David Fifer is the coordinator for the RedSTAR Medical Wilderness EMS team. Along with Red River Rescue, they are teaching a High-Angle Medical Rescue course to students from Kentucky and beyond.

"New York, Massachusetts, Utah, Idaho, and lots of other places," Fifer said.

In Wednesday's scenario, a person fell from a cliff. Instructors train the students how to get to a patient in the wilderness and treat them while they're also evacuating them instead of having to wait to get them to an ambulance first.

"A lot of times, the idea has been very little medical care, just get the patient out of that situation and all the real medical care will occur in the ambulance," Fifer said. "In the wilderness environment, it may take a long time to access the patient and a relatively long time to actually raise them up the cliff. You might have to be negotiating ledges and obstacles and multiple resets of your rope system and those patients really need the full medical care that we can bring to them right then and there. We're talking about blood transfusions. We're talking about advanced airway management, then get them into a basket and raise them up that cliff using a rope system."

| RECORDED DATA |
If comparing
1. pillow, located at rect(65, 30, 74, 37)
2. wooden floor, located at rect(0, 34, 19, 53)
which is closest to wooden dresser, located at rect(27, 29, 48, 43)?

| WHAT THIS TASK INVOLVES |
Continue the article on the RedSTAR and Red River Rescue high-angle medical rescue course, starting after Fifer's quote that ends "raise them up that cliff using a rope system."

| EXERCISE OUTPUT |
The instructors here are some of the same rescuers who got those students stranded on Courthouse Rock safely evacuated by helicopter back in January. They say incidents like the bridge rescue in Louisville a couple of weeks ago show how you never know when you might need these techniques.

"If you don't use it, you lose it. Where the bridge rescue is a once in a million career rescue, but because you're not getting that experience, you have to ramp up the training in order to be prepared for that. We're really excited that that got technical rescue out in the profile, so now people are going to be more anxious to get into that training, because you never know when things like that will happen," said Kristin Gousse.

Gousse is a Red River Rescue instructor and a member of Powell County Search and Rescue. As temperatures get warmer, she knows a lot more people will be getting out into the wilderness. Every time they teach one of these courses, they're also sharpening their own skills.

"That's the cool thing about being a part of this training company is we're doing it every day, so our skills are getting better and then we get to give back by being on volunteer search and rescue teams like Powell County," she said.